- Written problem -
Which rows below contain the word "above"? Copy each such line in full.

- Raw data -
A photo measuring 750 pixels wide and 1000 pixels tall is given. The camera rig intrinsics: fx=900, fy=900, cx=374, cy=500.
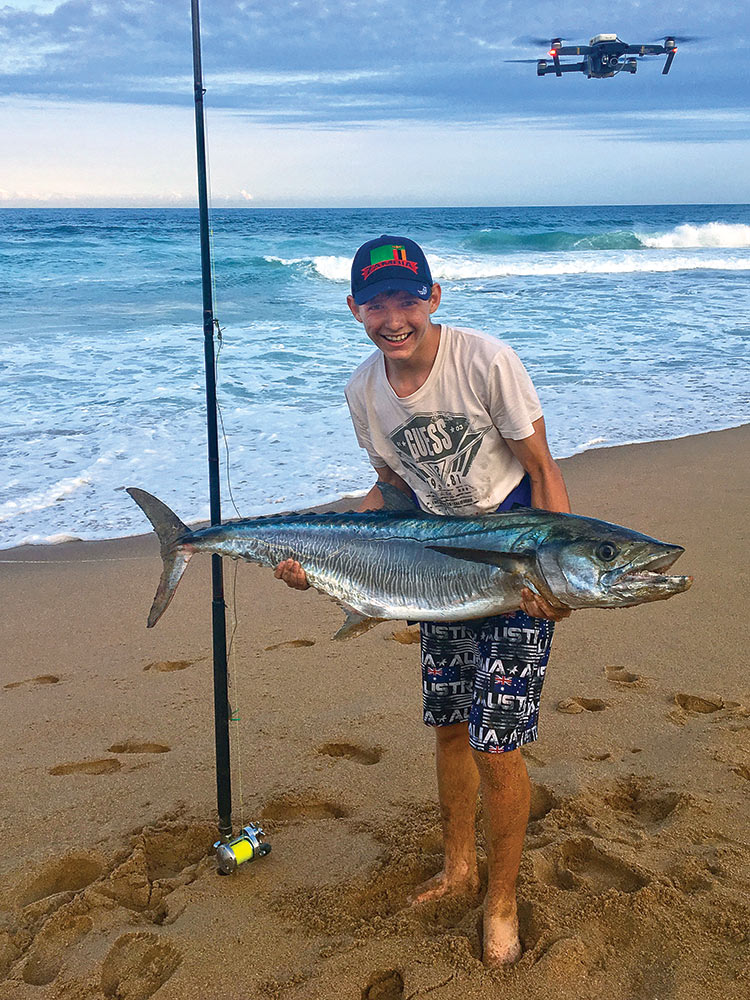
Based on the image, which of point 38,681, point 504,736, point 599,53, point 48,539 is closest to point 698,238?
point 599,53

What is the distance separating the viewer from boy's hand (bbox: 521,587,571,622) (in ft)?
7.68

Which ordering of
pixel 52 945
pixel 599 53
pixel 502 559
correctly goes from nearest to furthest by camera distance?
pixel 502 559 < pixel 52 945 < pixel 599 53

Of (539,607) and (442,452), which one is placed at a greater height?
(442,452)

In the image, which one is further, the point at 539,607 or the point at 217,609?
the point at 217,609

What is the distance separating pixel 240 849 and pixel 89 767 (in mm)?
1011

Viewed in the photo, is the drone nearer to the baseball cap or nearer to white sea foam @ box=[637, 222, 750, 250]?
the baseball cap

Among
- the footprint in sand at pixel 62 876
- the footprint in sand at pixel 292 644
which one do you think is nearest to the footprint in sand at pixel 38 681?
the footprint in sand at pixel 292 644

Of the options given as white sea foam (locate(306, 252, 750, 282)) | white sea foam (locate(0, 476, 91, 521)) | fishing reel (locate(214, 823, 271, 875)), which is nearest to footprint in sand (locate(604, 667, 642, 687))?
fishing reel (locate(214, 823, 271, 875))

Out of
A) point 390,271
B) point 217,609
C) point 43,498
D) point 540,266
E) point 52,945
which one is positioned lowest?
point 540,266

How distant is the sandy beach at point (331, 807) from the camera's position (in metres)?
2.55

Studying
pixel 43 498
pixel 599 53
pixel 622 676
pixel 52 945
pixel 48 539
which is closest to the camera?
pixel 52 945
---
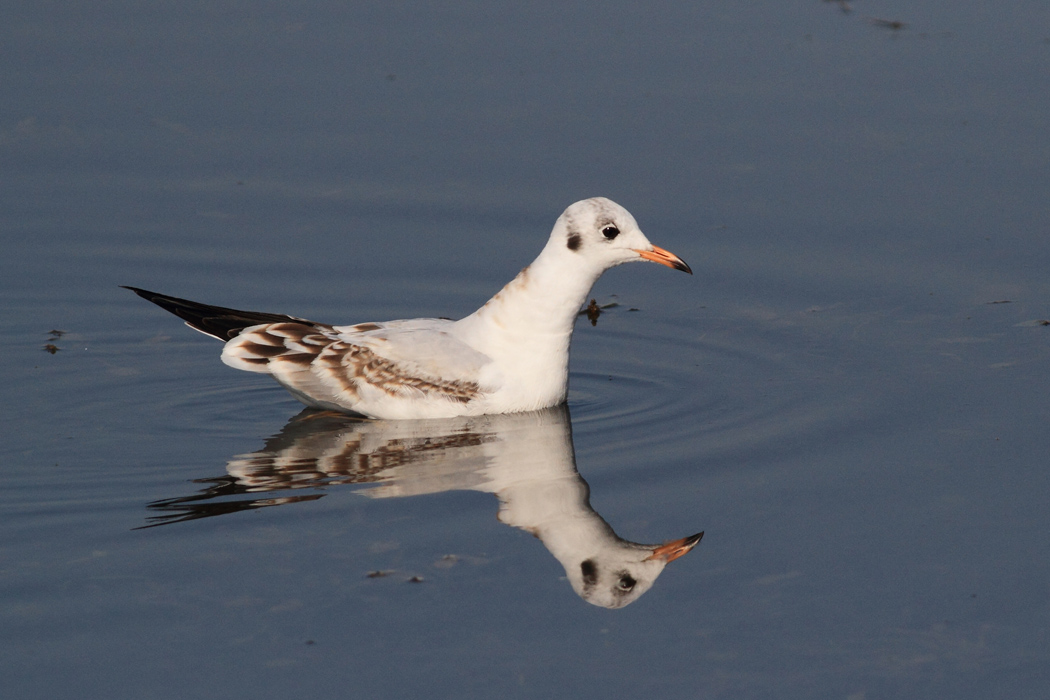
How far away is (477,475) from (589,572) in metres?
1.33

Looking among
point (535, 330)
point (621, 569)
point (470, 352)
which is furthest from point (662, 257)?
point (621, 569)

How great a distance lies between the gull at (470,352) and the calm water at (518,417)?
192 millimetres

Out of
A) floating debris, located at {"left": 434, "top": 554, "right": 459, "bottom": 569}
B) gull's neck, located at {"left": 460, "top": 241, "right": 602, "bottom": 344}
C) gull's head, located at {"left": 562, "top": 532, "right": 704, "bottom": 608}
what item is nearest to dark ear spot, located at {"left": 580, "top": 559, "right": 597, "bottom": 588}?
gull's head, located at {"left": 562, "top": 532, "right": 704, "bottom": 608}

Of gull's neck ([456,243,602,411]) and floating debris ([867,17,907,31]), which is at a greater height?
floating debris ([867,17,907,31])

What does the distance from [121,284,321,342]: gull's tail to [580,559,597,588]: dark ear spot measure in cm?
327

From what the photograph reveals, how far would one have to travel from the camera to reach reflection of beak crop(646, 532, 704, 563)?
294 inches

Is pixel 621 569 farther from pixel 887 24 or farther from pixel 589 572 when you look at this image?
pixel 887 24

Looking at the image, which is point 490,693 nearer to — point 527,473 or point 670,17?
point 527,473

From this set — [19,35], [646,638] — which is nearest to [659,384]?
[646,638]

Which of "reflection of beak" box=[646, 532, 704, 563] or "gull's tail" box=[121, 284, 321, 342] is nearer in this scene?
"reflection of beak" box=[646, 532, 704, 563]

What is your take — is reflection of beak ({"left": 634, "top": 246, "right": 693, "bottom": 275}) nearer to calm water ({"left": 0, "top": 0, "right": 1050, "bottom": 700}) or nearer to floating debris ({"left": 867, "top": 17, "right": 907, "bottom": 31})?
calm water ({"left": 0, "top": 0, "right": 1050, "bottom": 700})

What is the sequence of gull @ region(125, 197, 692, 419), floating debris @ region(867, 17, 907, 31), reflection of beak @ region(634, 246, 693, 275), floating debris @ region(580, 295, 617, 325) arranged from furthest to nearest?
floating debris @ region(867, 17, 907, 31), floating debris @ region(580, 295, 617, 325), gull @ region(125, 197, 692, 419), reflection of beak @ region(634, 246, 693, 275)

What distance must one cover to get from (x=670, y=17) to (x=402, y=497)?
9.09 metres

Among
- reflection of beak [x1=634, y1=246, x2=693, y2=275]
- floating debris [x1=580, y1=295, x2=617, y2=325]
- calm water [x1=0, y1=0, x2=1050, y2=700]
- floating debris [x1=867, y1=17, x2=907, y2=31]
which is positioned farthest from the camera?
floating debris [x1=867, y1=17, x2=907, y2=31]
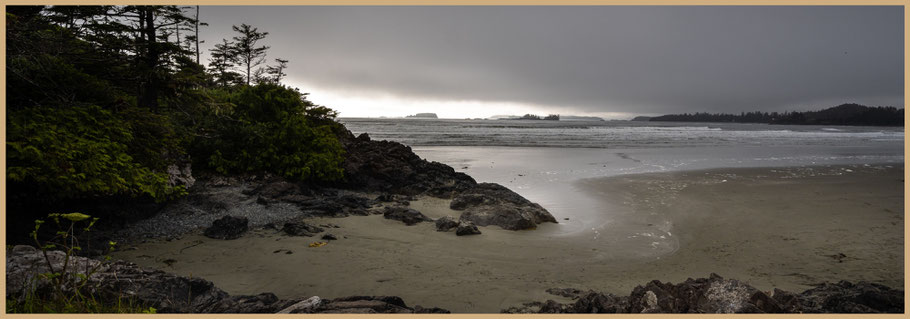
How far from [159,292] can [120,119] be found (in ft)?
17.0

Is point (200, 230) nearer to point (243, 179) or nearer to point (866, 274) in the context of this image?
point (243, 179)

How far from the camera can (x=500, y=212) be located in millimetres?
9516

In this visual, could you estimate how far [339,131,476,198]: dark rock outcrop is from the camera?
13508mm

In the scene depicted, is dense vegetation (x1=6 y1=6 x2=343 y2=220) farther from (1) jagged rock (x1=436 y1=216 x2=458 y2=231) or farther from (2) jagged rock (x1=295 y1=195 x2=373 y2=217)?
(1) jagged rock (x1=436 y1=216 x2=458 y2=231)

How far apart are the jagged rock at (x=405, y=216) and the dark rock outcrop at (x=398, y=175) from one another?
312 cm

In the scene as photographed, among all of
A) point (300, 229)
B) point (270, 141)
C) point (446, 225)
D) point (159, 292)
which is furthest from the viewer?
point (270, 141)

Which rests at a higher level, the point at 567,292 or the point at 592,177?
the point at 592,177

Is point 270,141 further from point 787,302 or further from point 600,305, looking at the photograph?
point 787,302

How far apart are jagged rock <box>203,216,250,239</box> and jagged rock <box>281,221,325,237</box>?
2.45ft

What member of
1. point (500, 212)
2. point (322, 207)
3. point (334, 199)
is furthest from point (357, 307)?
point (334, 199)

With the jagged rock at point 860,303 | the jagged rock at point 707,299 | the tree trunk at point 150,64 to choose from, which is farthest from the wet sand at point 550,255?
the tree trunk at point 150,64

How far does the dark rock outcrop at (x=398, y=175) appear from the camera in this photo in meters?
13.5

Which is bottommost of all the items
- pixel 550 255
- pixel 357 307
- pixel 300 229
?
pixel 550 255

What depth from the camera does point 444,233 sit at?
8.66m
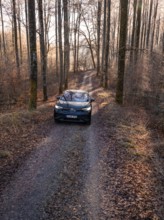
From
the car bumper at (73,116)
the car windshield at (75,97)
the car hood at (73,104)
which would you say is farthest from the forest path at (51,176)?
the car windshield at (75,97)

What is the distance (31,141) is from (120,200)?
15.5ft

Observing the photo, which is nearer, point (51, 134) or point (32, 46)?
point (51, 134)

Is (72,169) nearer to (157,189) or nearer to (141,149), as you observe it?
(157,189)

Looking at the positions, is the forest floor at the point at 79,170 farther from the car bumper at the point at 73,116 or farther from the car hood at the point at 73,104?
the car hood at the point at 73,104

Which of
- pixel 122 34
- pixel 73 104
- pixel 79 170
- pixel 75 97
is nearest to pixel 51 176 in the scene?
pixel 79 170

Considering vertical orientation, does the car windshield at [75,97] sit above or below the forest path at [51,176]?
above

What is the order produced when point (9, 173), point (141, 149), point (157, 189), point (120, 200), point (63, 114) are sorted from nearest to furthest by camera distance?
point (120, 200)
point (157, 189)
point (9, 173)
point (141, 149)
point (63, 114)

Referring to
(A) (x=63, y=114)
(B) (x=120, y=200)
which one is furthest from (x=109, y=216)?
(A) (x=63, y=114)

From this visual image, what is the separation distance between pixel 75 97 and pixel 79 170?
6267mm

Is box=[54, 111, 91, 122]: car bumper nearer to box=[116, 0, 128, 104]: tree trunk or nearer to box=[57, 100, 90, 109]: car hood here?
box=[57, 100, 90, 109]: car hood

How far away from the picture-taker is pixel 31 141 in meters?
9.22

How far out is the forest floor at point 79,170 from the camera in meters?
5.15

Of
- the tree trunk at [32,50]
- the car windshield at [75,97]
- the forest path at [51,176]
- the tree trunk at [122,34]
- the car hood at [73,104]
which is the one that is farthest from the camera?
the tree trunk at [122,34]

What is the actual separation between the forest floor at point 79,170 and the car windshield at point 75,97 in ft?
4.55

- Output for this task -
Considering vertical orientation, does the car windshield at [75,97] sit above or below the forest path at [51,176]?
above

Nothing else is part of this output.